Maxine Clarke admits to using deception as a parental ploy.

I remember the first time I realised that my mother could be deliberately dishonest. I was only about seven, but the exact details are almost as clear in my mind as if it happened five minutes ago. I was sitting in the back seat of our car next to my friend Tania. Tania, five at the time, was telling me with great authority how when a man and woman loved each other, God made a baby grow in the woman’s tummy, and the doctor cut the baby out.

Eighteen months older and a regular know-it-all, I proceeded to instruct her on the finer details of reproduction and childbirth.

My mother took one look at Tania’s stricken face in the rear-view mirror and went into damage control, saying, “Don’t be ridiculous, Maxine.
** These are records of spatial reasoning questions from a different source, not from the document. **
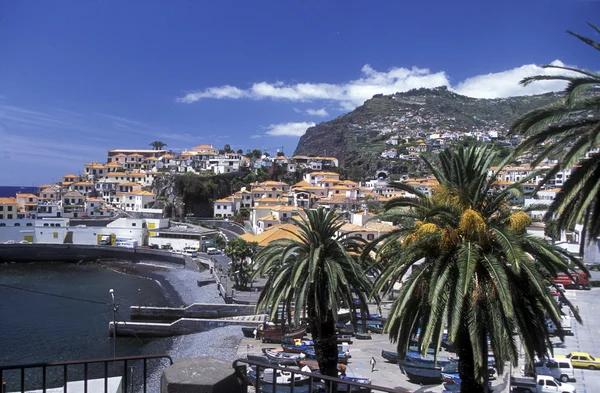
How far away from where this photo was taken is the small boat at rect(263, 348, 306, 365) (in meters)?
24.5

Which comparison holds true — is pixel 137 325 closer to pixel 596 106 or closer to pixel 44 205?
pixel 596 106

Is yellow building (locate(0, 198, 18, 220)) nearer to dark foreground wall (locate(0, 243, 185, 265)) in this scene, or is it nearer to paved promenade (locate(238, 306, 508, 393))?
dark foreground wall (locate(0, 243, 185, 265))

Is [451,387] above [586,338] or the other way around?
the other way around

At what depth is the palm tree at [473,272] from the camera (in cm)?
904


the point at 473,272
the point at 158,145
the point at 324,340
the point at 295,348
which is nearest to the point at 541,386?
the point at 324,340

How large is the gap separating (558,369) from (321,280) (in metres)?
14.7

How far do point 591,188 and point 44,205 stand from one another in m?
88.5

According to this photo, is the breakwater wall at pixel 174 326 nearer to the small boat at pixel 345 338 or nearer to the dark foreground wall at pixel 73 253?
the small boat at pixel 345 338

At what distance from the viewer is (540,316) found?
32.4 ft

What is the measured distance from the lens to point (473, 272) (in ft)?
28.8

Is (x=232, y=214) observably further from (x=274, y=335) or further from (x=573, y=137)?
(x=573, y=137)

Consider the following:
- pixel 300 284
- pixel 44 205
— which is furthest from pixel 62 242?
pixel 300 284

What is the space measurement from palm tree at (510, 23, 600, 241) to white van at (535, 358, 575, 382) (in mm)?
15504

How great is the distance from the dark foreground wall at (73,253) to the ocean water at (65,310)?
2.72 meters
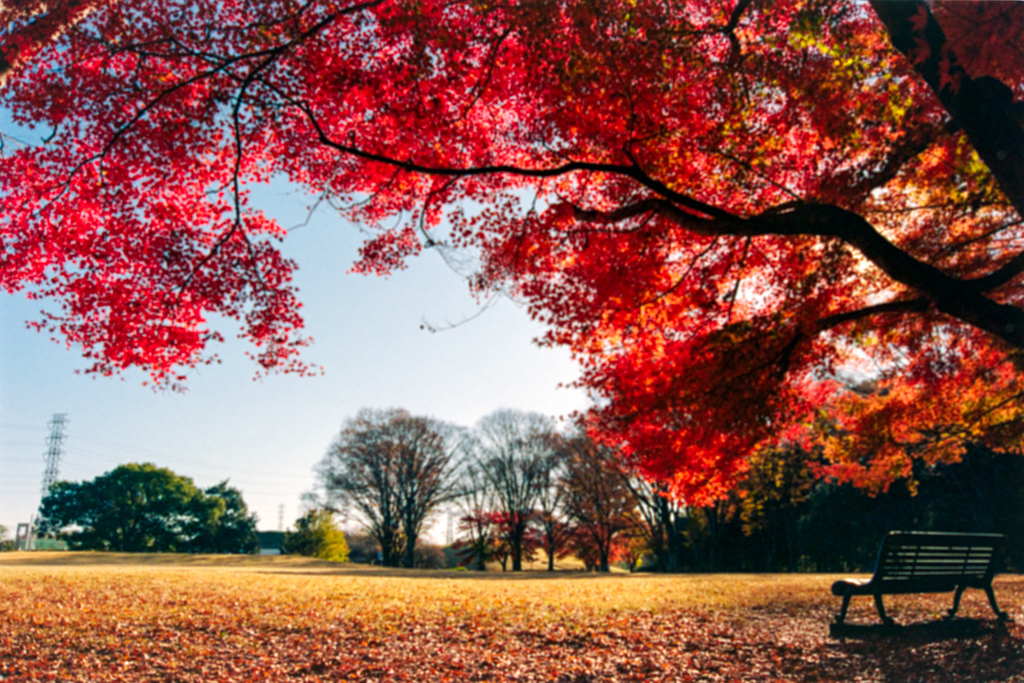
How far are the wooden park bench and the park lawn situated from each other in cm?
44

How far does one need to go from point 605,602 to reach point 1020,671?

Where did you get that idea from?”

Mum probably forgot about the incident almost as soon as it was over, but I was totally bewildered. I knew that what I knew about baby-making was the truth, but I also knew my mum wouldn’t lie in a million years… would she?

Recalling that incident, it’s with great regret that I have this confession to make: I lie to my child. And I’m not talking about Santa Claus. I mean everyday run-of-the-mill truth elongation. I’m not dishonest for the thrill of it but for an almost more unthinkable and selfish reason: to make my life easier.

My son Mali has just reached the age where going to the supermarket has changed from an enjoyable adventure to a flurry of grabbing hands, pointing and hopeful puppy-dog-like stares backwards into the trolley, listing treats preceded by the word ‘more’ (‘more popcorn please,’ ‘more biscuits please…’).

I was in a dilemma every time we needed to pop down to the shops. I’d explain to him that we weren’t buying any toys today, and he’d look back and forth between me and the desired goodie, tears welling in his eyes as he struggled to understand why I would deliberately deny him something he so passionately desired. ‘No’ just didn’t seem to cut it, and any attempt at an explanation just confused things further.

Then I cottoned on to this whole fibbing thing.

I watched in wonder as other mothers used such tantrum-tackling throwaway lines as, ‘Not today, dear. Maybe tomorrow,’ and ‘I think we already have some of those at home’, then started trying the lines out myself, marvelling at their effectiveness. I was soon adding to the repertoire, with winners such as, “Oh no! This shop is all out of biscuits.”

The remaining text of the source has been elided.